Fitbit_PatternRecognition.R

## Environment Set up

# Set the D drive as working directory
setwd("D:/GoogleDataAnalytics/CaseStudy_BellaBeat/FitabaseData/TrackerData_PatternRecognition")
install.packages("tidyverse")
install.packages('reshape2')
library(readr)
library(dplyr)
library(lubridate)
library(reshape2) #organize correlation heat map matrix
library(ggplot2)

## Import Data
DailyAct <- read_csv('dailyActivity_merged.csv')      # Use
# DailyCalo <- read_csv('dailyCalories_merged.csv')     # No
# DailyInten <- read_csv('dailyIntensities_merged.csv') # No
# DailyStep <- read_csv('dailySteps_merged.csv')        # No

#HeartRateS <- read_csv('heartrate_seconds_merged.csv')# Keep
HourCalo <- read_csv('hourlyCalories_merged.csv')     # No
#HourInten <- read_csv('hourlyIntensities_merged.csv') # Keep
HourStep <- read_csv('hourlySteps_merged.csv')        # No

#MinMet <- read_csv('minuteMETsNarrow_merged.csv')     # Keep
#MinSleep <- read_csv('minuteSleep_merged.csv')        # Keep 
SleepDay <- read_csv('sleepDay_merged.csv')           # Use
WeightLog<- read_csv('weightLogInfo_merged.csv')      # Use

summary(DailyAct)

# *DailyCalo*, *DailyInten* and *DailyStep* are included in *DailyAct*, thus they will not be used in further analysis.
# *HourStep*, *HourCalo* will be used for validation with *DailyAct*.

#summary(DailyCalo)
#summary(DailyInten)
#summary(DailyStep)
#summary(HeartRateS)
summary(HourCalo)
#summary(HourInten)
#summary(MinMet) # Not sure what METs is
#summary(MinSleep) # Not sure what value and logid mean
summary(SleepDay) # *Analysis*: TotalSleepRecords and TotalMinutesAsleep TotalTimeInBed
summary(WeightLog)

# Validate data with *DailyAct*
  
# Sum of Daily Steps in *HourStep* is not exactly identical to *DailyAct* but they did not differentiate too much.
# Sum of Daily Calories in *HourCalo* is not exactly identical to *DailyAct* but they did not differentiate too much.

str(HourCalo)
HourCalo$ActivityHour <- as.Date(HourCalo$ActivityHour, format = "%m/%d/%Y")

HourCalo %>%
  group_by(Id, ActivityHour) %>%
  summarise(sum(Calories))

str(HourStep)
HourStep$ActivityHour <- as.Date(HourStep$ActivityHour, format =  "%m/%d/%Y")

HourStep %>%
  group_by(Id, ActivityHour) %>%
  summarise(sum(StepTotal))

## Data Exploration
# - change data type
# - imputation
# - plot to find pattern

##### DailyAct 
# *TotalDistance* and *TrackerDistance* are basically identical.

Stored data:
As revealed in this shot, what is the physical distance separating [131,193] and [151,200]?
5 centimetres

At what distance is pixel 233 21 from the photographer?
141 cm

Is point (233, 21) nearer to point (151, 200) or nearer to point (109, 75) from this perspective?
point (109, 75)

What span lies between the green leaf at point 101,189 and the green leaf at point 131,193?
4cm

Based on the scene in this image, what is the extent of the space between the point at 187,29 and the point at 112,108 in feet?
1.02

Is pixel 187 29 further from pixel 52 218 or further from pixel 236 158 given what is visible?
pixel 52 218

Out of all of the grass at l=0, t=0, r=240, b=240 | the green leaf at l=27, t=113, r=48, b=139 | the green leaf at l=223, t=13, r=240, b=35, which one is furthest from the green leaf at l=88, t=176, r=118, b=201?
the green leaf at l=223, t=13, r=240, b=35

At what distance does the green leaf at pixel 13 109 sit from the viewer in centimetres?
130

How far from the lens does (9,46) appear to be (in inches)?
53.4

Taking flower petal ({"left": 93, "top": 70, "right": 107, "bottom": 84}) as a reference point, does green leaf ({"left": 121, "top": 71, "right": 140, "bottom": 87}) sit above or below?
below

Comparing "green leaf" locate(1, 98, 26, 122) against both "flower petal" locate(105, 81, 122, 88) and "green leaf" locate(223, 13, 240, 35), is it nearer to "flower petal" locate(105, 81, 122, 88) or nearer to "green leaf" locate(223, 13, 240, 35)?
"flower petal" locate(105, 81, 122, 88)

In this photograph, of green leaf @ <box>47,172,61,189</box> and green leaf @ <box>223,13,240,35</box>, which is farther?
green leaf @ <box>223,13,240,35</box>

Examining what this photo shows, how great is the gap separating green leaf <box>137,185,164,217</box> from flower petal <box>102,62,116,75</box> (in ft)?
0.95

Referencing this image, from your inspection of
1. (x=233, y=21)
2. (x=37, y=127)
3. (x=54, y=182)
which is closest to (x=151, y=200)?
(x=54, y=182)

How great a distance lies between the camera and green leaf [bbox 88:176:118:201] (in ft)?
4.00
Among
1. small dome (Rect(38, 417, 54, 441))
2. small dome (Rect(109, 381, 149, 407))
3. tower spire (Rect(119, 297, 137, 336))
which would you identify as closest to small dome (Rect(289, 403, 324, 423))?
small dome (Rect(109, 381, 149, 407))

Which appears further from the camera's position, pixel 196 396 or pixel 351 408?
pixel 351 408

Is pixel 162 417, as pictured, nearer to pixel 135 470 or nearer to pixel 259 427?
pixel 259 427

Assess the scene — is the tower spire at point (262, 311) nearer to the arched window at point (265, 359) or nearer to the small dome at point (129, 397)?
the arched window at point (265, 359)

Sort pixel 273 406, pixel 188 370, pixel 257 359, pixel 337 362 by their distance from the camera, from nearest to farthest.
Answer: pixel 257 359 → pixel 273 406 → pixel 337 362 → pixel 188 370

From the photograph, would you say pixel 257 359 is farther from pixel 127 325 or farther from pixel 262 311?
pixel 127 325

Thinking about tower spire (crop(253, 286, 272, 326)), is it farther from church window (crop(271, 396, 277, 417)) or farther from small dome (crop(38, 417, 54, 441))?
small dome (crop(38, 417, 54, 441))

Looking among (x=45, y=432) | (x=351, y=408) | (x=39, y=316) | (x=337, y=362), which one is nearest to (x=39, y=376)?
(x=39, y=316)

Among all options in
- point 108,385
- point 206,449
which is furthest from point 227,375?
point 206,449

==

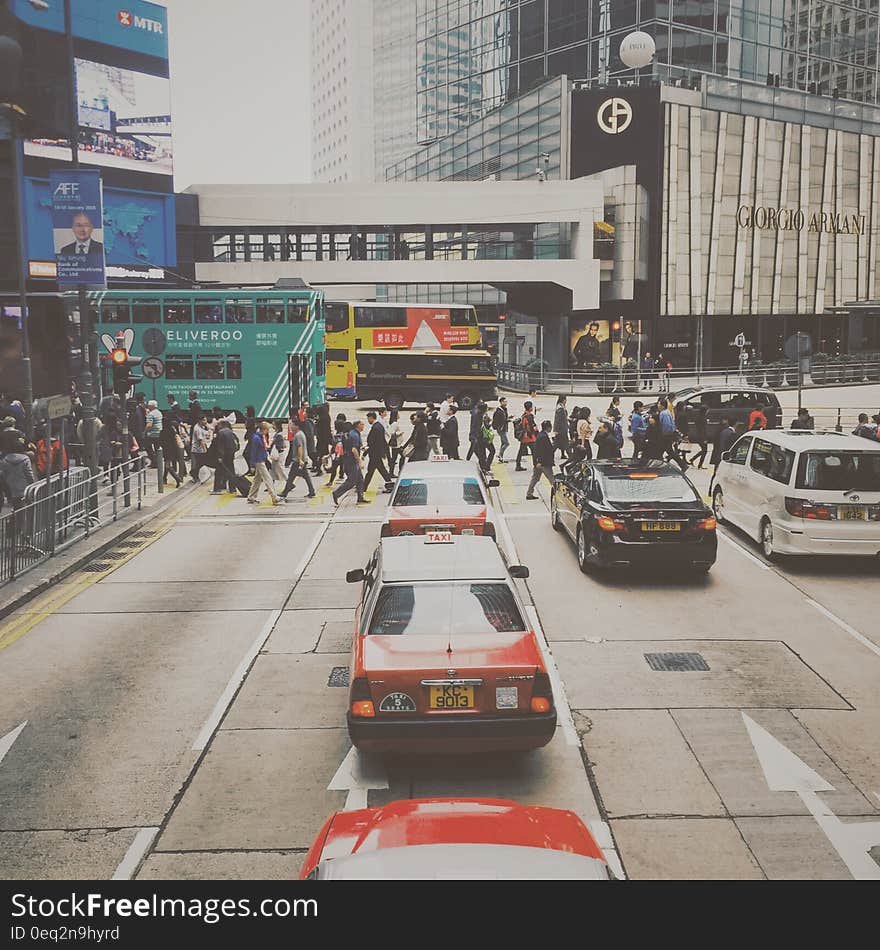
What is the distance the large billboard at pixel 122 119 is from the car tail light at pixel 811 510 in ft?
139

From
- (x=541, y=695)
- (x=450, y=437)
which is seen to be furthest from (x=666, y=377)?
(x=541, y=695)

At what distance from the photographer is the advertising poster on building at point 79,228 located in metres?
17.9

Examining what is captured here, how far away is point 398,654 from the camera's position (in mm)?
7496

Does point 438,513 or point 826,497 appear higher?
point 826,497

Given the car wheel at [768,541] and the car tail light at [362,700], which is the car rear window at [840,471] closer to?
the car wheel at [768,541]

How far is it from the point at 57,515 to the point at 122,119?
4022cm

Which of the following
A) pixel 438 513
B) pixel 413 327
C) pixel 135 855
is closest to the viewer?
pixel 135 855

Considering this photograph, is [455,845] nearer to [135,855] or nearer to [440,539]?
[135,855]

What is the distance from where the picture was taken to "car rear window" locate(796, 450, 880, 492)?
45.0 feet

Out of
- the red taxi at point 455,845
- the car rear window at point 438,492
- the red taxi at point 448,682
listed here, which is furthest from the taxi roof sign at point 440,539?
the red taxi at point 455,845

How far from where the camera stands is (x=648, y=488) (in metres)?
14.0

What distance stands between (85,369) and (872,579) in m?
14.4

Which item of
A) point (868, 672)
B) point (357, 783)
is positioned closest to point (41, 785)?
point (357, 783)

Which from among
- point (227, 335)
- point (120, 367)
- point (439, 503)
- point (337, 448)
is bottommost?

● Task set:
1 - Name every package the R script loads with a library() call.
2 - Retype everything in the R script from "# *HourStep*, *HourCalo*" down to "#summary(HourInten)".
None of the stored data lines are needed for this work.

● Answers given:
1 - readr, dplyr, lubridate, reshape2, ggplot2

2 -
# *HourStep*, *HourCalo* will be used for validation with *DailyAct*.

#summary(DailyCalo)
#summary(DailyInten)
#summary(DailyStep)
#summary(HeartRateS)
summary(HourCalo)
#summary(HourInten)